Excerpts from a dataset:
[Start of Attachment]

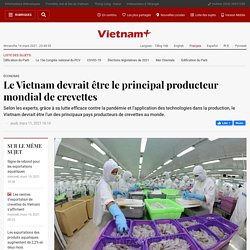 VIETNAM+ 11/03/21 Le Vietnam devrait être le principal producteur mondial de crevettes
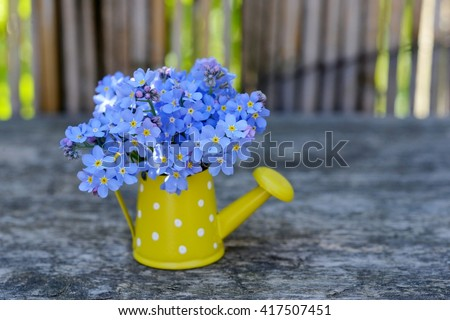 Blue flowers in vase. Forget me not in watering can on old wood table. Holidays nature card.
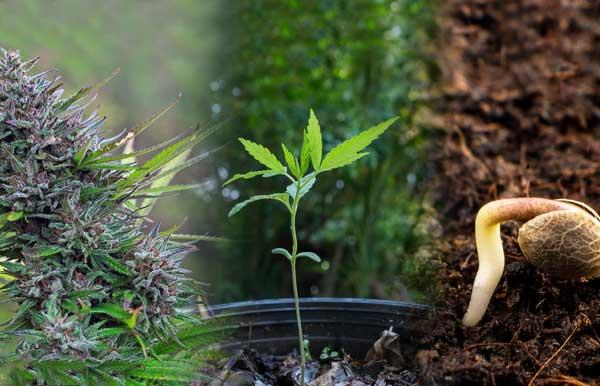اهمیت تهویه در گلخانه های باز و بسته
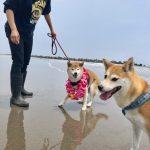 老犬ホーム九十九里パークに…神奈川から柴犬の男の子の「孝太くん」(16歳)が入園しました。編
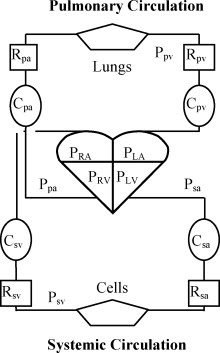 Secret Diagram: Knowing Schematic diagram qualitative analysis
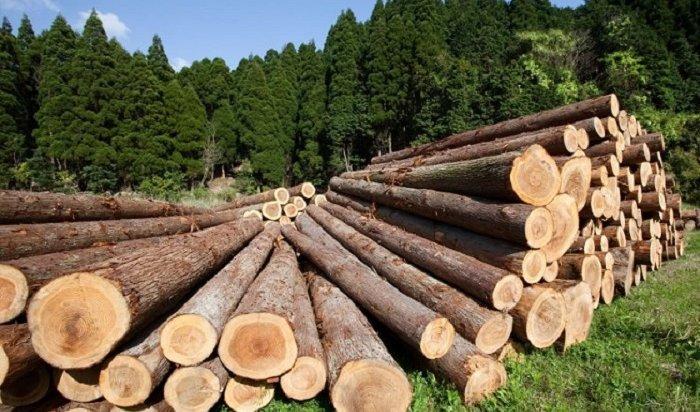 Генпрокуратура заинтересовалась деятельностью чиновников, позволяющих незаконные рубки леса вПриангарье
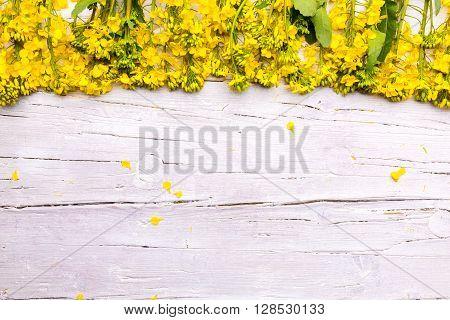 rapeseed on white wooden background as image background
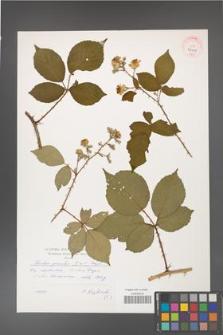 Rubus gracilis [KOR 41009]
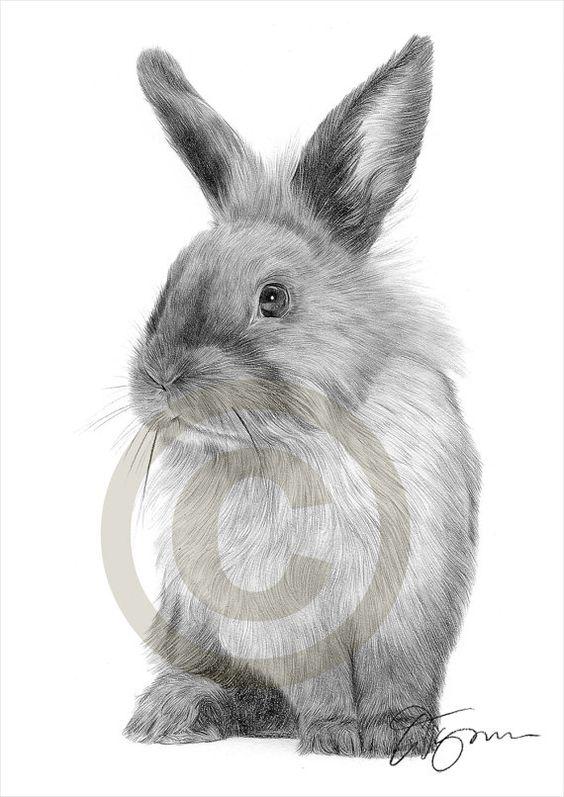 Hase Kaninchen Bleistiftzeichnung Druck Tier Kunst Kunstwerk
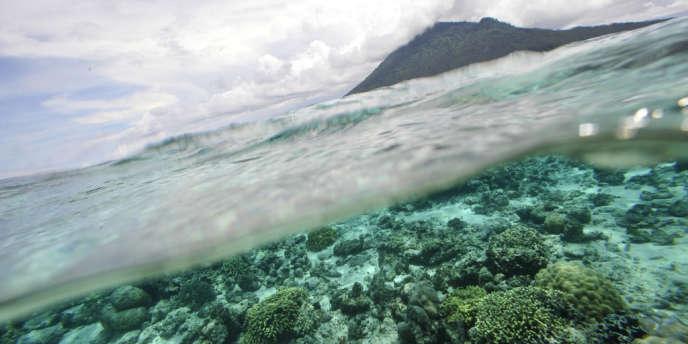 Corail dans une aire protégée à Sulawesi en Indonésie.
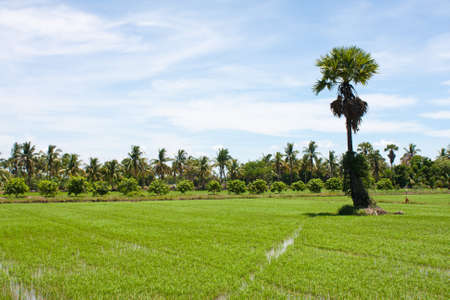 tree and the field rice on the blue sky in the thailand. Stock Photo - 7220863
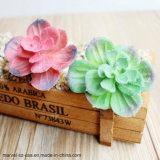 装飾的なプラント屋内Bonsaiは小型人工的な水気が多いプラントを植える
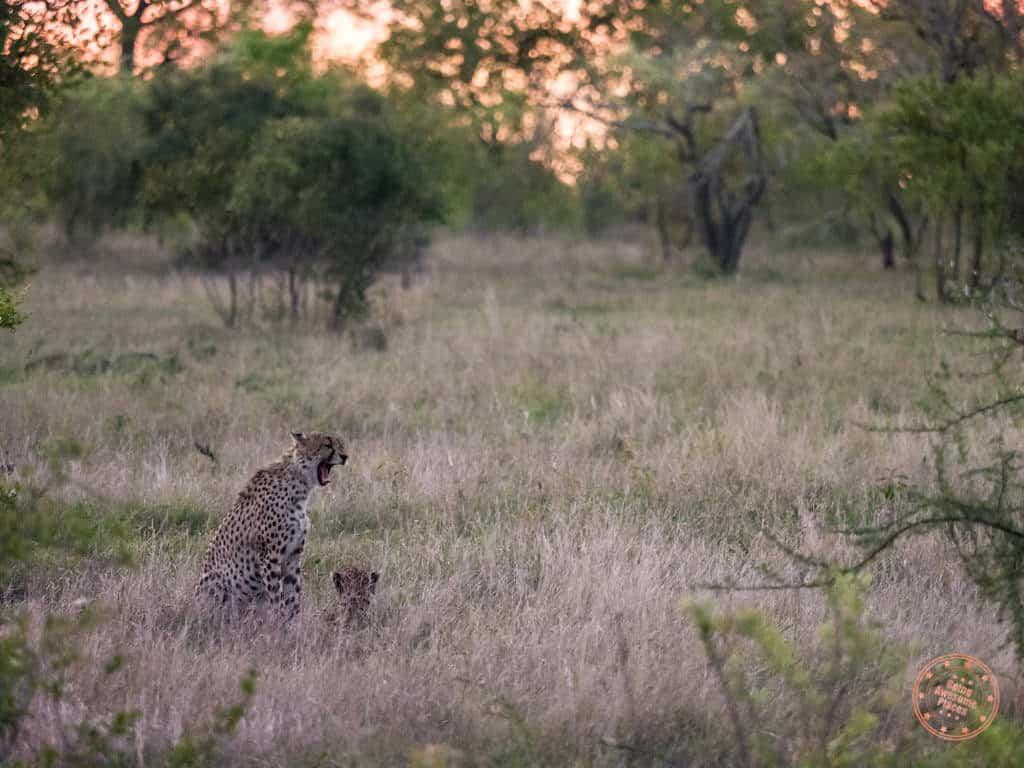 cheetah yawning during sunset drive in kruger national park safari guide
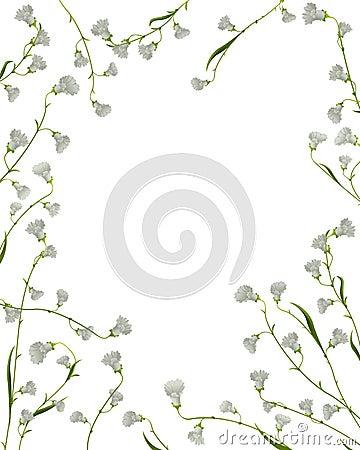 A floral frame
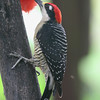 Black-cheeked woodpecker at La Quinta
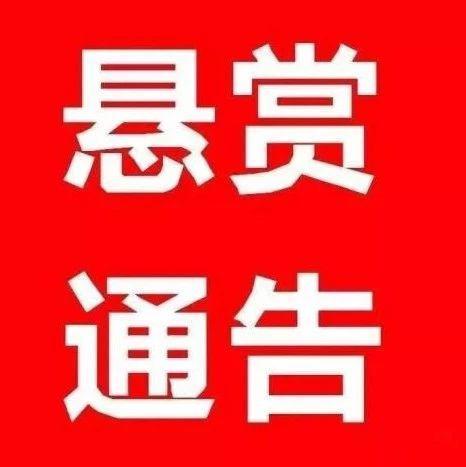 景德镇珠山区发布悬赏公告 提供这些线索有奖励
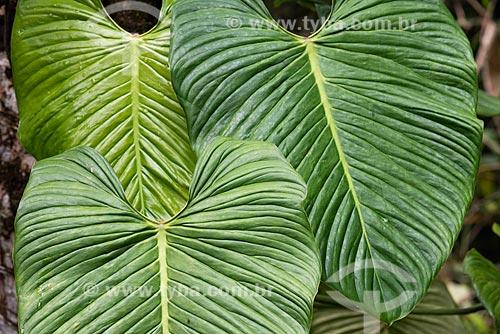 Detalhe de imbé (Philodendron imbe) na Área de Proteção Ambiental da Serrinha do Alambari  - Resende - Rio de Janeiro (RJ) - Brasil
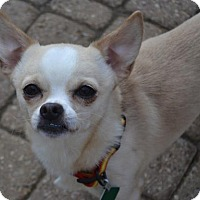 Adopt A Pet :: Higgins - Clarkston, MI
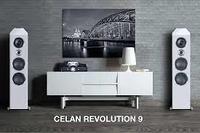 HECO Celan Revolution 9 ( pareja)
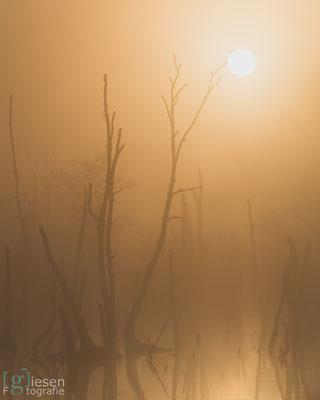 Een mistige zonsopgang (augustus, 2018) Klazienaveen-Noord, Drenthe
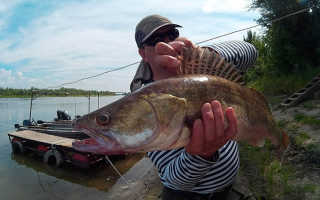 Ловля, клев рыбы в Воронежской области: базы отдыха, турбазы, какая рыба водится?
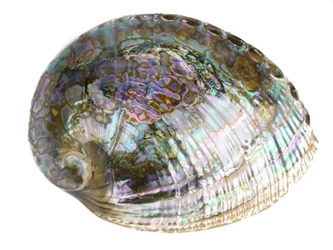 "Polished Mexican Green Abalone: 5""-6"""
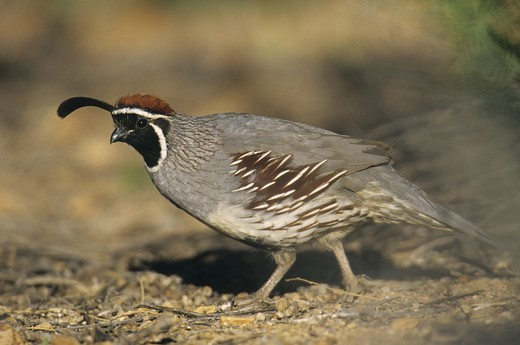 Stock Photo: 4179-8894 Gambel's Quail (Callipepla gambelii), male, AZ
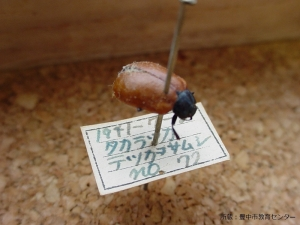 豊中市教育センター所蔵昆虫標本3 - 縮小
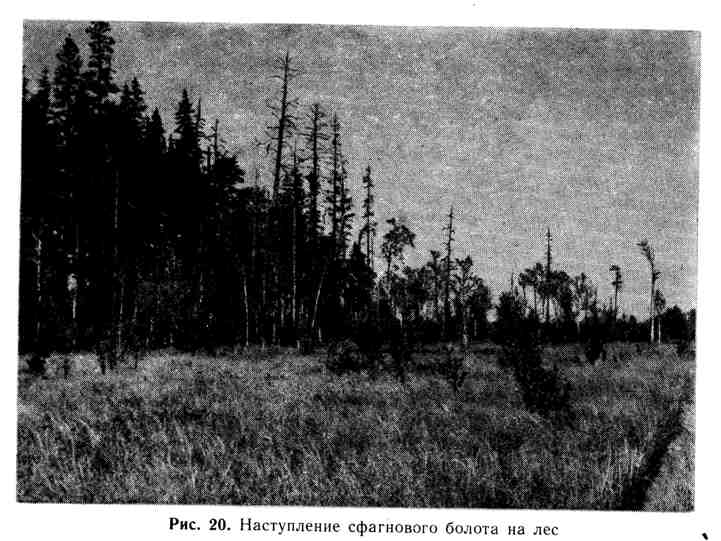 Наступление сфагнового болота на лес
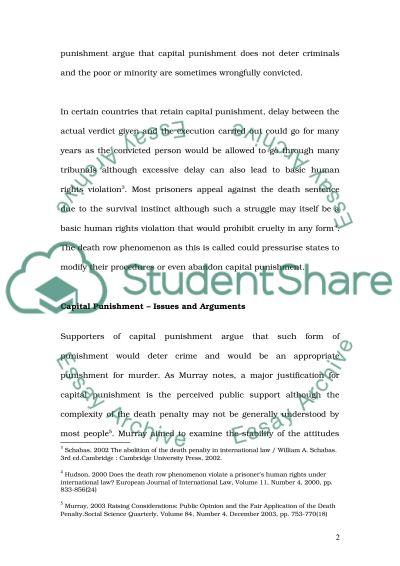 Capital Punishment Essay essay example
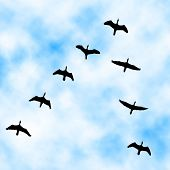 Illustration of a cormorant flock flying overhead with sky background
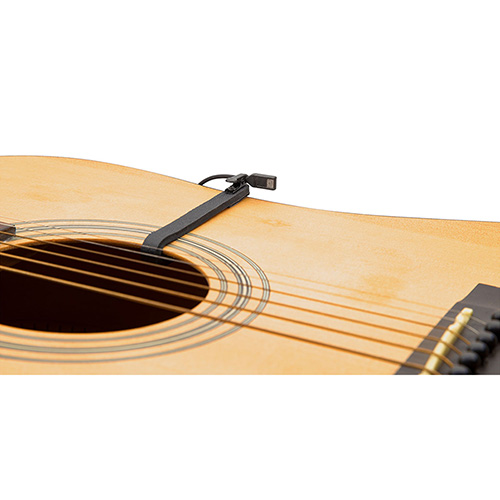 Countryman I2 Guitar Mount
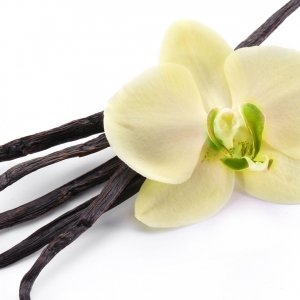 Vanilla Kisses fragranze per ambienti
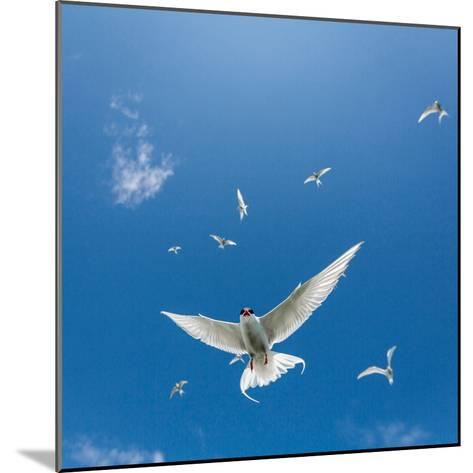 Arctic Terns Flying, Iceland--Mounted Photographic Print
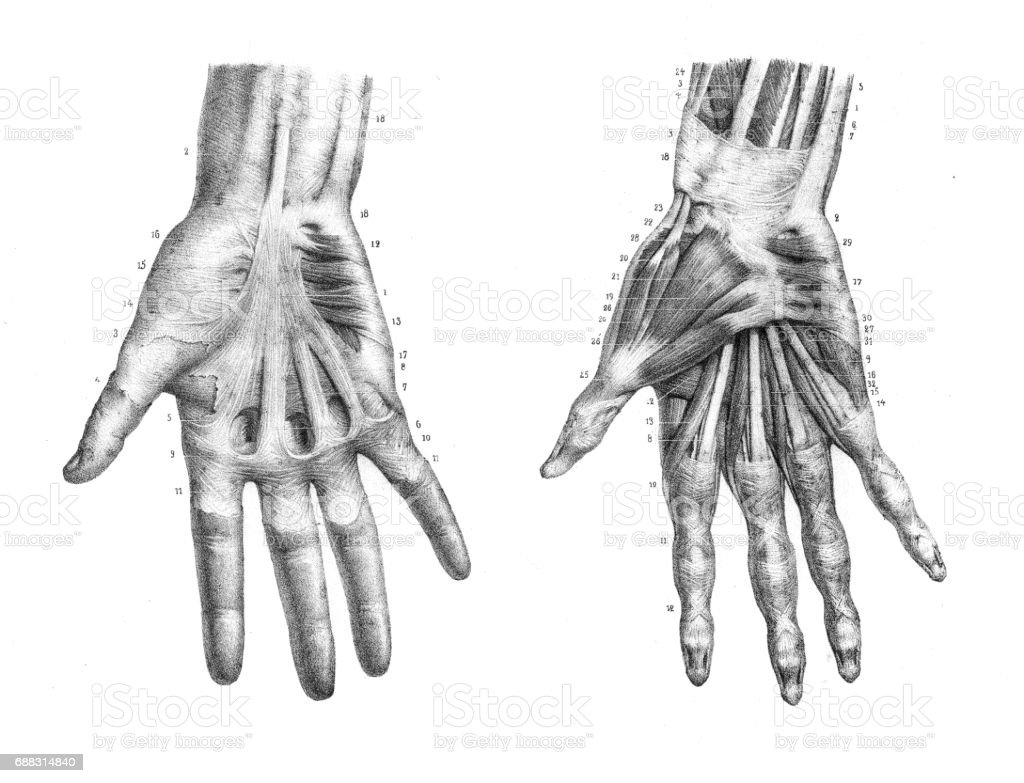 Hand anatomy engraving 1866 vector art illustration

[End of Attachment]

Exercise instructions: No picture should be included when the data are set down again exactly.

Response:
 VIETNAM+ 11/03/21 Le Vietnam devrait être le principal producteur mondial de crevettes
 Blue flowers in vase. Forget me not in watering can on old wood table. Holidays nature card.
اهمیت تهویه در گلخانه های باز و بسته
 老犬ホーム九十九里パークに…神奈川から柴犬の男の子の「孝太くん」(16歳)が入園しました。編
 Secret Diagram: Knowing Schematic diagram qualitative analysis
 Генпрокуратура заинтересовалась деятельностью чиновников, позволяющих незаконные рубки леса вПриангарье
 rapeseed on white wooden background as image background
 Rubus gracilis [KOR 41009]
 Hase Kaninchen Bleistiftzeichnung Druck Tier Kunst Kunstwerk
 Corail dans une aire protégée à Sulawesi en Indonésie.
 tree and the field rice on the blue sky in the thailand. Stock Photo - 7220863
 装飾的なプラント屋内Bonsaiは小型人工的な水気が多いプラントを植える
 cheetah yawning during sunset drive in kruger national park safari guide
 A floral frame
 Black-cheeked woodpecker at La Quinta
 景德镇珠山区发布悬赏公告 提供这些线索有奖励
 Detalhe de imbé (Philodendron imbe) na Área de Proteção Ambiental da Serrinha do Alambari  - Resende - Rio de Janeiro (RJ) - Brasil
 Adopt A Pet :: Higgins - Clarkston, MI
 HECO Celan Revolution 9 ( pareja)
 Een mistige zonsopgang (augustus, 2018) Klazienaveen-Noord, Drenthe
 Ловля, клев рыбы в Воронежской области: базы отдыха, турбазы, какая рыба водится?
 "Polished Mexican Green Abalone: 5""-6"""
 Stock Photo: 4179-8894 Gambel's Quail (Callipepla gambelii), male, AZ
 豊中市教育センター所蔵昆虫標本3 - 縮小
 Наступление сфагнового болота на лес
 Capital Punishment Essay essay example
 Illustration of a cormorant flock flying overhead with sky background
 Countryman I2 Guitar Mount
 Vanilla Kisses fragranze per ambienti
 Arctic Terns Flying, Iceland--Mounted Photographic Print
 Hand anatomy engraving 1866 vector art illustration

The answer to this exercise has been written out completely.